Muita gente de boa fé divulga esse tipo de boato porque fica indignada e não sabe que é mentira. Há uma escória que produz esse tipo de material porque ganha com cliques na matéria. Devem estar felicíssimos hoje.
Também houve, obviamente, os políticos oportunistas. Sabem que uma história assim mobiliza as pessoas e querem faturar principalmente nas redes sociais. O desafio é achar uma forma de chamar a atenção e parecer que está fazendo alguma coisa sem realmente ter de se mexer para ajudar a menina. Há várias formas de fazer isso: falando do decreto de armas, debatendo legítima defesa ou excludente de ilicitude, criticando a cobertura da mídia, defendendo o porte de arma. Essas reações são todas legítimas quando vindas de cidadãos e até da imprensa, mas são marketing puro se vêm de alguém que pode ajudar a menina e não o fez.
Recentemente, a Folha de S. Paulo obteve, via Lei de Acesso à Informação, dados inéditos do Ministério da Saúde sobre estupro. A realidade das nossas crianças é estarrecedora e todos os políticos que querem ser respeitados devem se engajar na luta para mudar essa situação. Se você imagina que é ruim, preste atenção nos seguintes números, fornecidos pelo governo com base em registros de saúde em todo o Brasil:
72% dos registros de violência sexual têm como vítimas menores de idade
18% dos estupros são cometidos contra crianças de menos de CINCO anos
68% dos estupros ocorrem na casa da vítima
48% dos casos envolvem estupradores são conhecidos da vítima
42% dos casos de estupros em menores de idade envolvem vítimas recorrentes
Diante dessa realidade, se você fosse uma autoridade, que providências tomaria ao ouvir que uma menina de 12 anos deu 2 tiros em um conhecido do pai que tentou entrar na casa dela após ela dizer não? Espero que não seja rodar a baiana em rede social e nada além disso.
Não é possível que nossas autoridades fechem os olhos para um drama tão assustador e que deixa marcas profundas em cada vítima, em cada família atingida, na sociedade como um todo. Cadê esses parlamentares de fortes pulmões para gritar pedindo apoio a esta menina? Não sabemos se ela foi atendida, se está segura, se isso aconteceu outras vezes, por que reagiu dessa maneira, se outras crianças são obrigadas a vivenciar o mesmo na região onde ela mora. Ninguém perguntou.
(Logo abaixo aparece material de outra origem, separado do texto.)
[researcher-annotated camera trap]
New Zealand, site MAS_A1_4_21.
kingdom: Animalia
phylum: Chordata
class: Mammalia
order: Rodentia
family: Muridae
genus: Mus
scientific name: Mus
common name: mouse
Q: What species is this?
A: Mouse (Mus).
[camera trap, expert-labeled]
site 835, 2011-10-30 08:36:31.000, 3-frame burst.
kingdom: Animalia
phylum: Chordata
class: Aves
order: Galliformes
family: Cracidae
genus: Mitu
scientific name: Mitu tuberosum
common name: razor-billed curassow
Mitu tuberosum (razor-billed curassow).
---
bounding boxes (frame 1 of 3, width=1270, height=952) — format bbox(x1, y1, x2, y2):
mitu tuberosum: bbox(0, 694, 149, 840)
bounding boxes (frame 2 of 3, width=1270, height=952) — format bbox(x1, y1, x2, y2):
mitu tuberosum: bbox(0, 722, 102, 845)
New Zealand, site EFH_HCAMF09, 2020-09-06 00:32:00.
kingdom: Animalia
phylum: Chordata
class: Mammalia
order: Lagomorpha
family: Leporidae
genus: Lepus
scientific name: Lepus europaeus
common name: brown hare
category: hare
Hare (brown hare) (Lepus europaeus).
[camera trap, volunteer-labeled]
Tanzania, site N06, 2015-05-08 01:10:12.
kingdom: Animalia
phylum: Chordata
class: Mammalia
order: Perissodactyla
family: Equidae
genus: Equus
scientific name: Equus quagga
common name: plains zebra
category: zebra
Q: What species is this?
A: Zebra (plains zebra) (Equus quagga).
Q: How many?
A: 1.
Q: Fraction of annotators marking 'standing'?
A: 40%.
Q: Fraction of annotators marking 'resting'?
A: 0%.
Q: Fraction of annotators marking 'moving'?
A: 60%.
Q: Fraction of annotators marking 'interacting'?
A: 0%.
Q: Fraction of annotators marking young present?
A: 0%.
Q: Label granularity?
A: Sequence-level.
Ao cidadão comum resta tomar consciência do problema, cobrar soluções do Poder Público, ajudar no que for possível e, principalmente, parar de tratar político como bebezinho. Se foi pedir voto do povo para ter autoridade, que resolva. Se prestou concurso para ter autoridade até morrer, que resolva. Gritar muito na internet é para quem não tem o poder da caneta.